His eyes widened just a bit and he stepped back, seeing the need to clear his throat as he did. “You know doctors can’t date their patients.”

“I had heard that somewhere,” she responded with a smile. Their eyes met and she wasn’t quite sure why but she laughed a little.

“You know, on second thought I really think that Stephen should have a look at you. He was the doctor you wanted, wasn’t he?”

“Oh yes, I definitely want to see Stephen.”

“Okay, well, it was very nice to meet you. And if you ever feel like a change – of the medical kind,” he clarified needlessly with a highly charged look, pulling something from his back pocket and scrawling a number across the back, “here’s my card. Call me, anytime.” He flashed her a mega-watt smile and dropped his card into her outstretched hand. Their fingertips grazed each other and she felt electricity blow through her. From the look on his face as he exited the room, he had felt it to.

“Wow,” she exhaled shakily, sneaking a peek at the door like she could see through it and follow him around the building to his next patient. “Jensen Michaels,” she read aloud. “Dreamboat MD.”

She was only waiting a few more minutes before there was a knock on the door and Stephen’s head peaked inside. “Hey De – sorry to keep you waiting.” He looked at her for a moment with that clinical doctor detachment before he blew the image by laughing in that disbelieving way he had that stretched his mouth wide like a monkey. “Seriously, can’t you manage to keep the flirting to a minimum ever?”

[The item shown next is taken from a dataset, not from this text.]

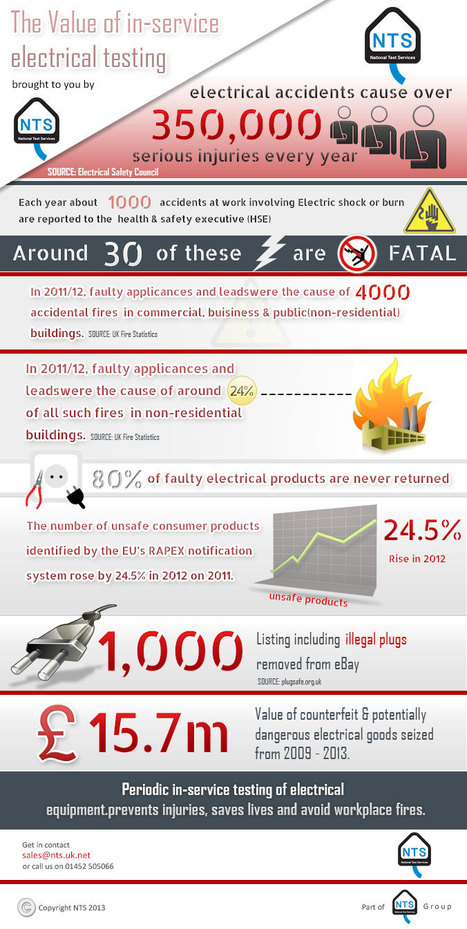 Electrical Testing services UK | PAT Testing Services | Scoop.it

“I don’t flirt with you,” she replied.

“Ew, stop being disgusting,” he said, opening her chart and starting to read. He looked up just in time to see her stick her tongue out at him. “Oh, very ladylike De-lirium.” She had forgotten he used to call her that. She didn’t used to have hallucinations, did she?

“Okay, even though he’s too easily swayed by a pretty young thing, looks like Jensen examined you fine. Common cold. Here,” he said, tearing a piece of paper off of his prescription pad and writing something down, “I can’t give you anything for it but some of our other patients have been swearing by these herbs that are helping with the symptoms.”

“Why didn’t Dr. Michaels mention these to me?” Delilah sniffled, staring down at the barely legible writing with a critical eye.

“Because Jensen thinks that holistic medicine is for quacks while I on the other hand am horribly enlightened.” He looked at her confused face and sighed, stepping a bit closer to her. “Seriously De, I wouldn’t be telling you about them if they didn’t work. Just try them out, they won’t kill you.”

He opened the door and she followed him, winding their way through the back towards the lobby. “Stephen what does this even say?” she asked, turning the square this way and that to try and make some kind of meaning appear between the lines of his horrible handwriting.

“It’s a mixture of Chinese herbs called Shen Ti Hao. You drink them in a tea. Evidently it tastes really good with honey and a splash of milk.”

“Thank you Ste. I really appreciate you getting me in here today,” Delilah said, having to grab his arm to deliver her thank you since he was already off to another patient.

The smile he returned was sincere. “No worries little one. I’ve got you covered. Don’t break too many hearts now and I need my partner so don’t wear him out.”

“Can’t make any promises,” she answered with a devilish smile. Stephen just shook his head and ushered her out into the lobby, waving his hand at his sister in a quick greeting.

“Stephen, wait, you didn’t tell me where I can get these?” Delilah remembered, sticking her head back through the door. He had already disappeared.

He popped up a moment later behind the reception desk, leaning forward so they could see him. “There’s this one place downtown. Has a funny sounding name. What was it, what was it . . . something with the word Alternative in the title. It’s right next to that organic ice cream shop and that old bookstore with the picture of Sigmund Freud out front.”

“I know where that is,” Amelia piped up, “Remember, that cute little orange shop with all the blown glass? In fact, that’s where we were earlier when you got sick suddenly. What a coincidence.”